The graphical equivalent of the package multi Version 1 of SBML Level 3 Version 1 is the SBGN Entity Relationship language.
Finally, the package multi permit to encode entities that are made of components belonging to different compartments. Those entities cannot be species, since a species is attached to a single compartment, and the compartments in SBML Level 3 Version 1 are not overlapping. In multi, speciesTypes representing species attached to different compartments can be linked.
Past work on this problem or similar topics
Proposals for supporting multistates and multicomponent species have a long history in SBML. Here is a reconstruction in chronological order:
- Andrew Finney was probably the first to formulate, in March 2001, proposed SBML extensions to support complex species, to be able to cover multistates species and species made up of graphs of components, as part of a collection of proposals for new SBML development. At the 3rd Workshop on Software Platforms for Systems Biology in June 2001, Nicolas Le Novère gave a presentation entitled Multistate molecules and complex objects proposing to extend Andrew's multistate proposal.
- Nicolas Le Novère and Tom Shimizu came up in July 2001 with an alternative proposal for encoding and using states in SBML. A sligthly extended and corrected version of this proposal presented by Nicolas at the 5th Workshop on Software Platforms for Systems Biology in July 2002. Nicolas Le Novère, Tom Shimizu and Andrew Finney published a complete description of this extension in December 2002.

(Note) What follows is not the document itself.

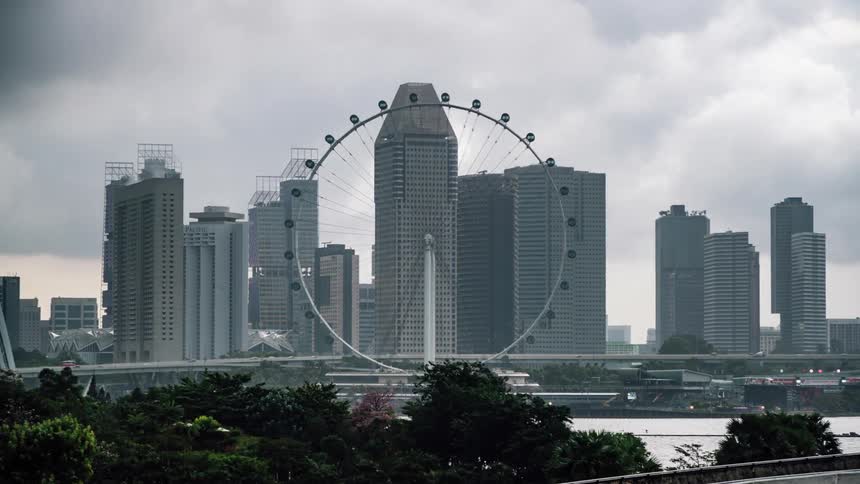 Time lapse of the singapore flyer ferris wheel spinning in front of the city skyline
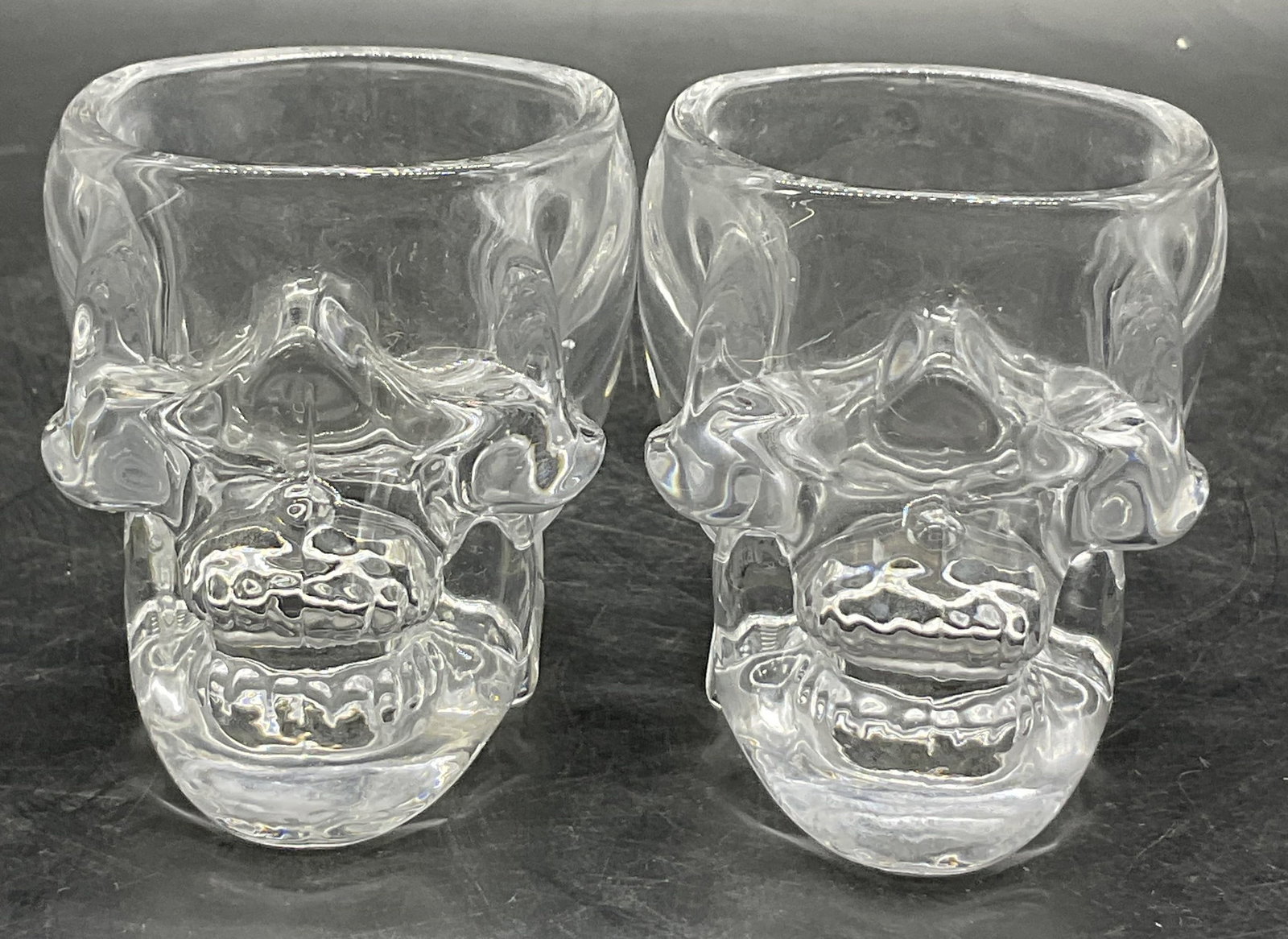 Pair STUDIO CRYSTAL Clear Glass Skull Vessels: A pair of clear glass skull vessels. Stickers to reverse read Studio Crystal by Studio Silversmiths. Measures approx. 2.5H x 3W in. Surface wear consistent with age, use, and exposure. home decor, hom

- In March 2004, before the 2nd SBML hackathon, Andrew Finney published an updated proposal to encode complex species made up of several components. Planed as an extension for SBML Level 3, the document also described SpeciesTypes that would later be incorporated to SBML Level 2, from version 2 onward.
- In October 2004, Michael Blinov published, together with Jim Fader, Byron Goldstein, Andrew Finney and Bill Hlavacek, an alternative proposal for encoding multi-component species, that also contained some possibilities of encoding multistate features.
- Anika Oellrich started to implement a new SBML L2 support for StochSim in spring 2007, storing multistate information in proprietary annotations. This led in June 2007 to a proposal for Level 3 by Le Novère and Oellrich, meant to work in conjunction with 2004 Finney's multicomponents proposal. The proposal was presented at the 12th SBML forum meeting. A light correction was published in December 2007.
- Also at the 12th SBML forum meeting, Michael Blinov presented an updated version of his proposal. He later published two proposals for SBML L3, one with a hierarchical speciesTypes structure and one with a non-hierarchical speciesTypes structure.
- On December 6 and 7 2007, an SBML Focused Videoconference was held, which launched the effort to develope the Level 3 package multi.